§ **PROVIDED ENTRIES**:
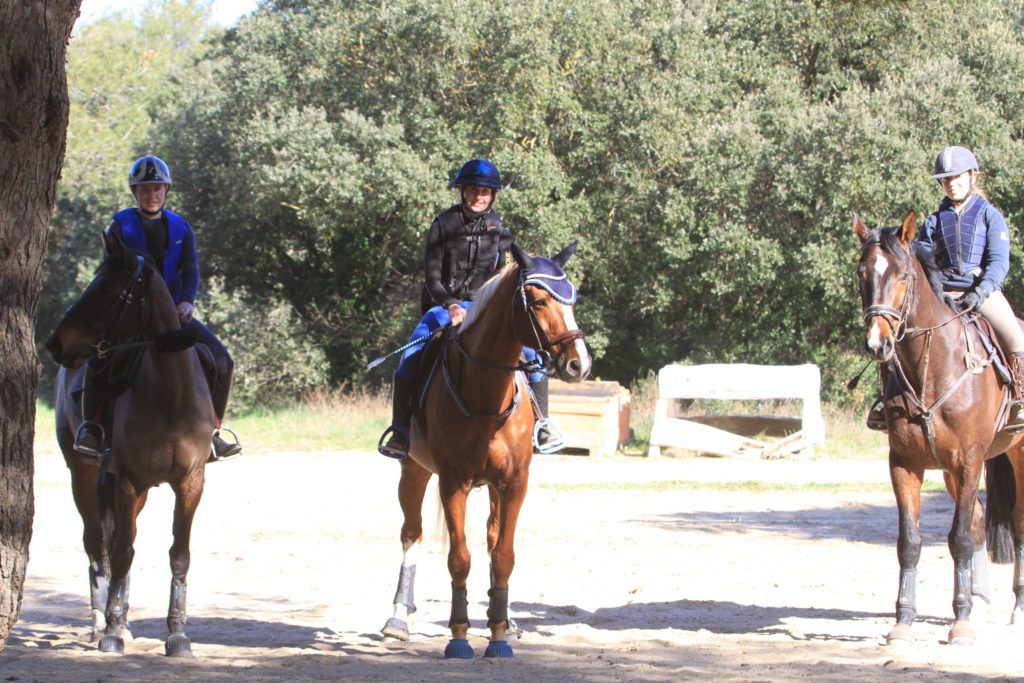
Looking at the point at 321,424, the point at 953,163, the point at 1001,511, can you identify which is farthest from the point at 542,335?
the point at 321,424

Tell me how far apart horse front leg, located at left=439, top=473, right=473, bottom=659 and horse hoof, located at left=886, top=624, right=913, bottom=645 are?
9.29 feet

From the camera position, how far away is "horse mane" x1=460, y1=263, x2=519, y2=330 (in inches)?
281

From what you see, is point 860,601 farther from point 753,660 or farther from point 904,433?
point 753,660

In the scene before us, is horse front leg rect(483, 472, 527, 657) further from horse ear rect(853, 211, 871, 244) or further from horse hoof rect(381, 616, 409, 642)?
horse ear rect(853, 211, 871, 244)

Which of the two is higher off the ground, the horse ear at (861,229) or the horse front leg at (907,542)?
the horse ear at (861,229)

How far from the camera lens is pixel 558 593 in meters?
9.94

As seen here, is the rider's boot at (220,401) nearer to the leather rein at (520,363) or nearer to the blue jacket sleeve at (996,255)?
the leather rein at (520,363)

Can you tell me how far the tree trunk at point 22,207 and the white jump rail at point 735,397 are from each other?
678 inches

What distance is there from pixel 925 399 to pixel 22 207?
5.99m

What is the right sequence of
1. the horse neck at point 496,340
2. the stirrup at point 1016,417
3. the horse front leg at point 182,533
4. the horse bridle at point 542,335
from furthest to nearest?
the stirrup at point 1016,417
the horse front leg at point 182,533
the horse neck at point 496,340
the horse bridle at point 542,335

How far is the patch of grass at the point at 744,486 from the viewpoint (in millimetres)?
16922

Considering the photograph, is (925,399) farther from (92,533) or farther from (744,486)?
(744,486)

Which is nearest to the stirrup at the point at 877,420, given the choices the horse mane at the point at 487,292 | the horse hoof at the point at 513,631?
the horse hoof at the point at 513,631

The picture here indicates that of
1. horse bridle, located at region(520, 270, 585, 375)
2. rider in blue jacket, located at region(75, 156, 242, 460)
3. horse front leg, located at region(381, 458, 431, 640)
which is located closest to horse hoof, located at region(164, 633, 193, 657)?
rider in blue jacket, located at region(75, 156, 242, 460)
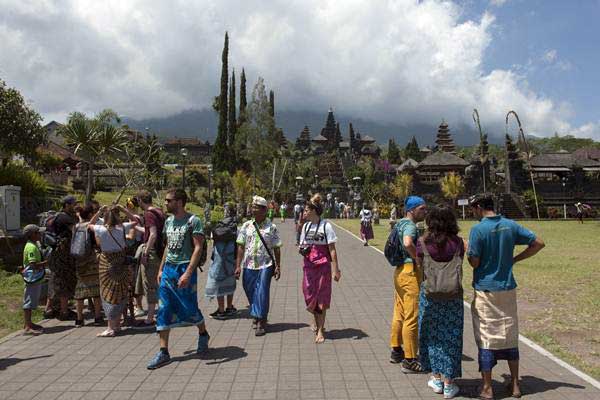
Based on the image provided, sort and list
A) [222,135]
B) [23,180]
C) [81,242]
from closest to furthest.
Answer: [81,242], [23,180], [222,135]

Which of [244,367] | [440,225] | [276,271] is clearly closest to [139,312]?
[276,271]

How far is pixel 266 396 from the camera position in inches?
157

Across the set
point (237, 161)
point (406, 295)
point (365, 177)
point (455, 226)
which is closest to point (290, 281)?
point (406, 295)

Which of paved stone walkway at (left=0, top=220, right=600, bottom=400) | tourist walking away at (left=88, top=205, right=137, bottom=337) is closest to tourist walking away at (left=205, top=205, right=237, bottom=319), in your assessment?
paved stone walkway at (left=0, top=220, right=600, bottom=400)

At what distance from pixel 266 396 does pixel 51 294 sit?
4127 mm

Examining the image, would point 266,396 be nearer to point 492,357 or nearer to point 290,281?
point 492,357

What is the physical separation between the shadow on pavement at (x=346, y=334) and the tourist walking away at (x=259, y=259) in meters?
0.81

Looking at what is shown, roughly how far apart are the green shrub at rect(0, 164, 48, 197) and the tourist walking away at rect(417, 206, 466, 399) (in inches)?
586

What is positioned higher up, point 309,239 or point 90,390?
point 309,239

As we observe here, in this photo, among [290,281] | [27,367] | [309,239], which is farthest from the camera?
[290,281]

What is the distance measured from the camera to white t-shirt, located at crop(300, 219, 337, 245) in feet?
18.6

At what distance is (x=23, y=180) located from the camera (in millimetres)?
15719

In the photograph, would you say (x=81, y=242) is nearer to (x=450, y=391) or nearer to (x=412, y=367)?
(x=412, y=367)

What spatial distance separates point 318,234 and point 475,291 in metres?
2.11
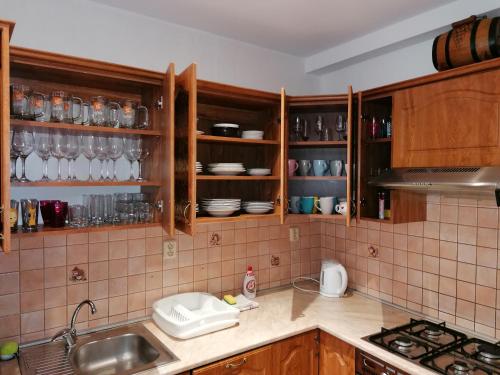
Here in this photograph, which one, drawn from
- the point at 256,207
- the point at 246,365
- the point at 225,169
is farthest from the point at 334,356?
the point at 225,169

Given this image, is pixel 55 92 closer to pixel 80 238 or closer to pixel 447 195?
pixel 80 238

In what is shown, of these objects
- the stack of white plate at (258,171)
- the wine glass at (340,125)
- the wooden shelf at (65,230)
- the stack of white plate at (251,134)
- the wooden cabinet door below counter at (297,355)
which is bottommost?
the wooden cabinet door below counter at (297,355)

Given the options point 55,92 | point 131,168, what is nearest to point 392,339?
point 131,168

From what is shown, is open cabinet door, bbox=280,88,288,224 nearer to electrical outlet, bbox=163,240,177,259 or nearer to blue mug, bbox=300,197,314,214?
blue mug, bbox=300,197,314,214

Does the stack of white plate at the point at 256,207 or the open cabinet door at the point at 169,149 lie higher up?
the open cabinet door at the point at 169,149

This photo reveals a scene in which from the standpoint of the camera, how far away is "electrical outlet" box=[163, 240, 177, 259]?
2057 millimetres

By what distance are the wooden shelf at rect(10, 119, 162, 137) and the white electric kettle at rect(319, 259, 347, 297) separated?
1.38m

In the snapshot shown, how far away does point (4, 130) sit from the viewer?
1232mm

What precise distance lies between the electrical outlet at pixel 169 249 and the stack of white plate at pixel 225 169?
0.46 meters

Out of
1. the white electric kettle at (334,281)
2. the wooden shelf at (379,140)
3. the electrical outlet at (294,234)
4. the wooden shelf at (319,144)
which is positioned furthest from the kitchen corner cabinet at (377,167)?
the electrical outlet at (294,234)

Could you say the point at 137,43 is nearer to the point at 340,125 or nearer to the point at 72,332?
the point at 340,125

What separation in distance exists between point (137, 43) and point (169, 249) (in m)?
1.11

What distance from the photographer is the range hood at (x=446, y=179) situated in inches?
56.4

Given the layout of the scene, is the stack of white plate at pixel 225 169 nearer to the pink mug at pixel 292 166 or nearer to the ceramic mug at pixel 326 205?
the pink mug at pixel 292 166
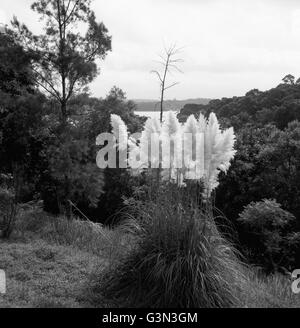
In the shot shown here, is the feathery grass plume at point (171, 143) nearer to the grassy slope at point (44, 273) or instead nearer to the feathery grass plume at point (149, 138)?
the feathery grass plume at point (149, 138)

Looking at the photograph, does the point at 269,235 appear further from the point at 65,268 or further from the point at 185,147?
the point at 185,147

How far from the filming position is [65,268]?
618 centimetres

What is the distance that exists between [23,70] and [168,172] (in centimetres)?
482

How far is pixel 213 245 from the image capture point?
4.93 metres

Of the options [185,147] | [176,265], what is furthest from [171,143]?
[176,265]

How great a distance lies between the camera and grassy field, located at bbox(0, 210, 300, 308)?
201 inches

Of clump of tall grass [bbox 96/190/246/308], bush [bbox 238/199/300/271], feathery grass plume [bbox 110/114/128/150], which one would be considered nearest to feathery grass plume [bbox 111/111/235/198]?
feathery grass plume [bbox 110/114/128/150]

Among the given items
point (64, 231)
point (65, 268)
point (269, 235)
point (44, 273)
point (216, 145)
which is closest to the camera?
point (216, 145)

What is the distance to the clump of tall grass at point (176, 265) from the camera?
4715mm

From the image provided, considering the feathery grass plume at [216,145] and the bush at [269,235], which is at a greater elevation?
the feathery grass plume at [216,145]

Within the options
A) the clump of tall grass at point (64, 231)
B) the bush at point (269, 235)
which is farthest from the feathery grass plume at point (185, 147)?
the bush at point (269, 235)

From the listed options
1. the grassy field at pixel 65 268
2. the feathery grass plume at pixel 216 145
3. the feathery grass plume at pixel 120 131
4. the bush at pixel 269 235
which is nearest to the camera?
the feathery grass plume at pixel 216 145

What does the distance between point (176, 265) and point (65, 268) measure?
1.99 m

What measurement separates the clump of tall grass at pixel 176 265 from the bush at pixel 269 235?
430cm
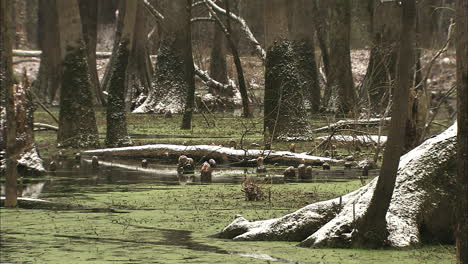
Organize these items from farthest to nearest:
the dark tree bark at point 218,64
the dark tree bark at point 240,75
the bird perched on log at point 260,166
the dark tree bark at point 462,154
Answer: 1. the dark tree bark at point 218,64
2. the dark tree bark at point 240,75
3. the bird perched on log at point 260,166
4. the dark tree bark at point 462,154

§ **WORK TO COMPLETE**: Copy out the records from the line containing "From what is" through the line containing "2057 millimetres", swapping "electrical outlet" for "wall socket" and leaving everything else unchanged.

§ **FULL SOLUTION**:
From what is shown, is open cabinet door, bbox=280,88,288,224 nearer to wall socket, bbox=163,240,177,259 or nearer to blue mug, bbox=300,197,314,214?
blue mug, bbox=300,197,314,214

Does the stack of white plate at the point at 256,207 or the open cabinet door at the point at 169,149 lie higher up?
the open cabinet door at the point at 169,149

This photo reveals a scene in which from the standpoint of the camera, how far away is "wall socket" box=[163, 240, 177, 259]?
2057 millimetres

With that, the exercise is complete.